Integrate: $\int \frac{dx}{x \sqrt{(x+a) ^2- b^2}}$

Question

How to evaluate $$\int \frac{dx}{x \sqrt{(x+a) ^2- b^2}}$$ I tried trigonometric substitution $x + a = b \sec \theta$ and I encountered $$\int \frac{\tan \theta}{ (b - a \cos \theta) \sqrt{\tan^2 \theta}}d\theta$$ how to handle this term $\displaystyle \frac{\tan \theta}{|\tan \theta|}$?

Answer 1

I substituted $x=1/y$ and got

$$-\int \frac{dy}{\sqrt{1+2 a y+(a^2-b^2) y^2}}$$

I then completed the square in the square root to get

$$-\frac{1}{\sqrt{a^2-b^2}} \int \frac{dy}{\displaystyle\sqrt{\left(y+\frac{a}{a^2-b^2}\right)^2-\left(\frac{a}{a^2-b^2}\right)^2}}$$

Now let

$$y=\frac{a}{a^2-b^2} (\cosh{u}-1)$$

Then the integral becomes

$$-\frac{1}{\sqrt{a^2-b^2}} \int du \frac{\sinh{u}}{\sinh{u}} = -\frac{1}{\sqrt{a^2-b^2}} u+C$$

where $C$ is a constant of integration.
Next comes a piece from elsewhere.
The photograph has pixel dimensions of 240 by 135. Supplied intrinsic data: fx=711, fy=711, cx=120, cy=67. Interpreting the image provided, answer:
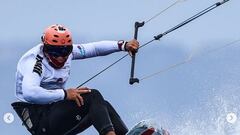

Back substituting, we get

$$\int \frac{dx}{x \sqrt{(x+a)^2-b^2}} = -\frac{1}{\sqrt{a^2-b^2}}\text{arccosh}{\left(\frac{a^2-b^2}{a x}+1 \right)} + C $$

Use $\text{arccosh}{z} = \log{(z+\sqrt{z^2-1})}$ to express the result in terms of logs.

Answer 2

First, examine separately intervals where $\tan\theta>0$ and where $\tan\theta<0$. After that, see if you can express the answer in a way that's less-than-explicitly piecewise (perhaps by using absolute values).